Dataset excerpt:
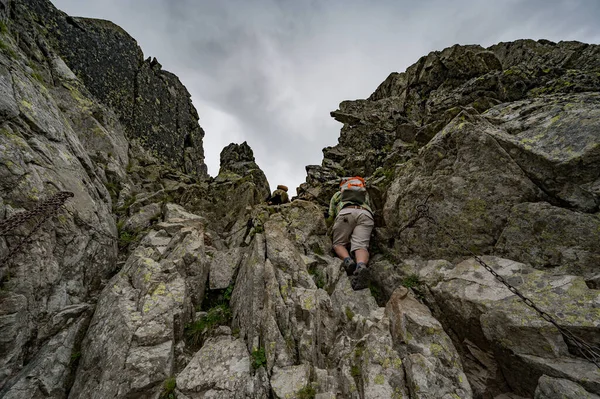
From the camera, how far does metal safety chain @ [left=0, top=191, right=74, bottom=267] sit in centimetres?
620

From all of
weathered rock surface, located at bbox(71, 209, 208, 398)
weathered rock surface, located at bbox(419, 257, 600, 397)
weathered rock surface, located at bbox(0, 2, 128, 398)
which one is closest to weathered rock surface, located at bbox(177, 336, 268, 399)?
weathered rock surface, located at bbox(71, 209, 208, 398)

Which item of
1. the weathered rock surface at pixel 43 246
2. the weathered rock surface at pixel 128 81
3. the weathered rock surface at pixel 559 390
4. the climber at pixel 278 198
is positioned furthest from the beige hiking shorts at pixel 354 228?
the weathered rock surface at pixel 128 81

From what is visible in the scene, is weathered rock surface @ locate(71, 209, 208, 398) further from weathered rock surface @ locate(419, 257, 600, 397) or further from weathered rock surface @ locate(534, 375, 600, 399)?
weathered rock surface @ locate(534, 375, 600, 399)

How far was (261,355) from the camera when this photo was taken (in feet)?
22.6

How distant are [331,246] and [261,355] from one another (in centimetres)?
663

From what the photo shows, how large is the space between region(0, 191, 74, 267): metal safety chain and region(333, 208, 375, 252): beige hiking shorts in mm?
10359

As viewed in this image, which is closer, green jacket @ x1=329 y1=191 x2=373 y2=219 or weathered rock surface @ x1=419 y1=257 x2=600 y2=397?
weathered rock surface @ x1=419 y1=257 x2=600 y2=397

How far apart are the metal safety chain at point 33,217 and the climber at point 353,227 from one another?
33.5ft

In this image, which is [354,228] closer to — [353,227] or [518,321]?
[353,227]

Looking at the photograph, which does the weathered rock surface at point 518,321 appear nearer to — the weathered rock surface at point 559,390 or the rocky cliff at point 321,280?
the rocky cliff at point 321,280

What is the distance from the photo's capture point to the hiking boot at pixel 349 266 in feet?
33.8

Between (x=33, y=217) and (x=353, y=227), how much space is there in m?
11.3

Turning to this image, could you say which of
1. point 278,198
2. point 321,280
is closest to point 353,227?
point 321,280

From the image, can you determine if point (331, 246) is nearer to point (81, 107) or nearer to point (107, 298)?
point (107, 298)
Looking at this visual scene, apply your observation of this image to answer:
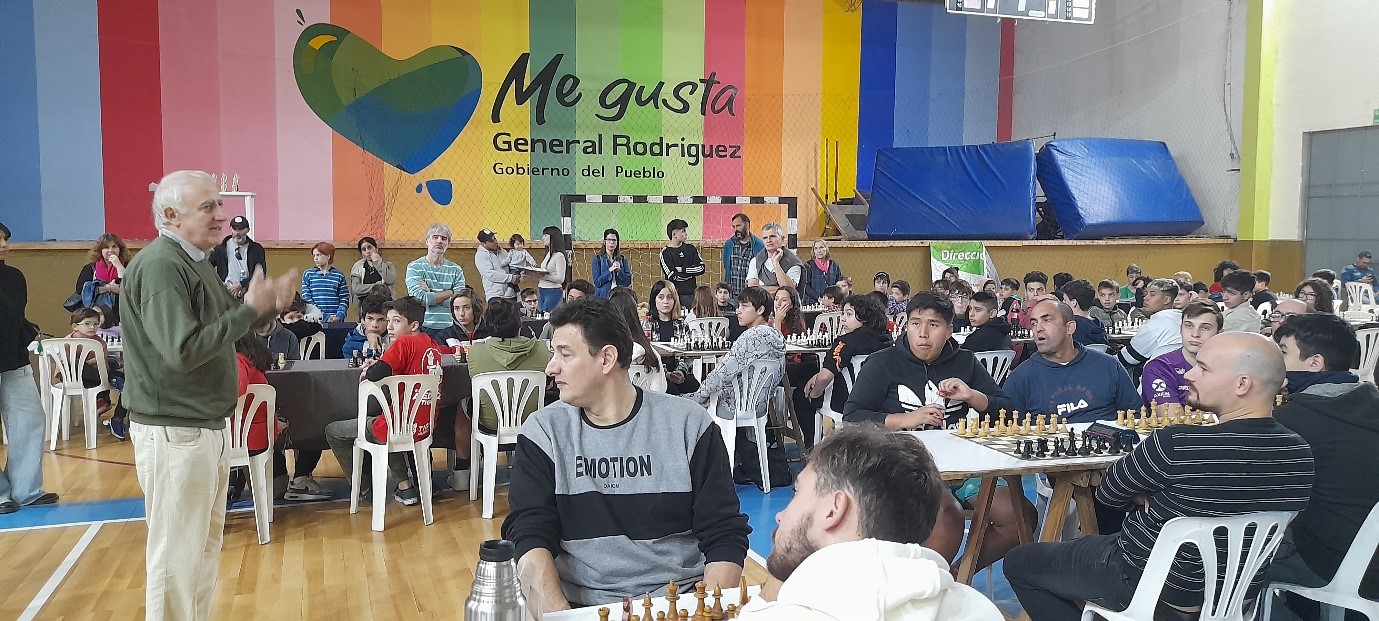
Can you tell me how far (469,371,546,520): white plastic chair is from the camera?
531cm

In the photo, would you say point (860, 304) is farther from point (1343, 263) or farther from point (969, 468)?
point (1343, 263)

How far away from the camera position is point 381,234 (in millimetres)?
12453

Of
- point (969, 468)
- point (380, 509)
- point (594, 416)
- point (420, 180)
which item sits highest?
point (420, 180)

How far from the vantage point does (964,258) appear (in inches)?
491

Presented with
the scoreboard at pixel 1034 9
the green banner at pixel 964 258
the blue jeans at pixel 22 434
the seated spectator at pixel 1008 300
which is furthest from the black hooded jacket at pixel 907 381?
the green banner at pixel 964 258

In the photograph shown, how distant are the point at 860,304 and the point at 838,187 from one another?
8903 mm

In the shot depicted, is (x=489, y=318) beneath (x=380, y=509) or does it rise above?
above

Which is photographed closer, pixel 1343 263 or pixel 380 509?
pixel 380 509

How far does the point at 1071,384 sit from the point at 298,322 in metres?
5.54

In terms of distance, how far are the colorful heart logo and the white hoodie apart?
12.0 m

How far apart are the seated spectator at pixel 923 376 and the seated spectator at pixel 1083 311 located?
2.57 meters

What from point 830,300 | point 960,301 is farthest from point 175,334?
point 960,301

## Exercise aim
Please retype the lines in the items above, beginning with the line containing "From all of" and ending with the line containing "weathered rock surface, located at bbox(0, 2, 128, 398)", both included.

## Response below
From all of
weathered rock surface, located at bbox(71, 209, 208, 398)
weathered rock surface, located at bbox(419, 257, 600, 397)
weathered rock surface, located at bbox(0, 2, 128, 398)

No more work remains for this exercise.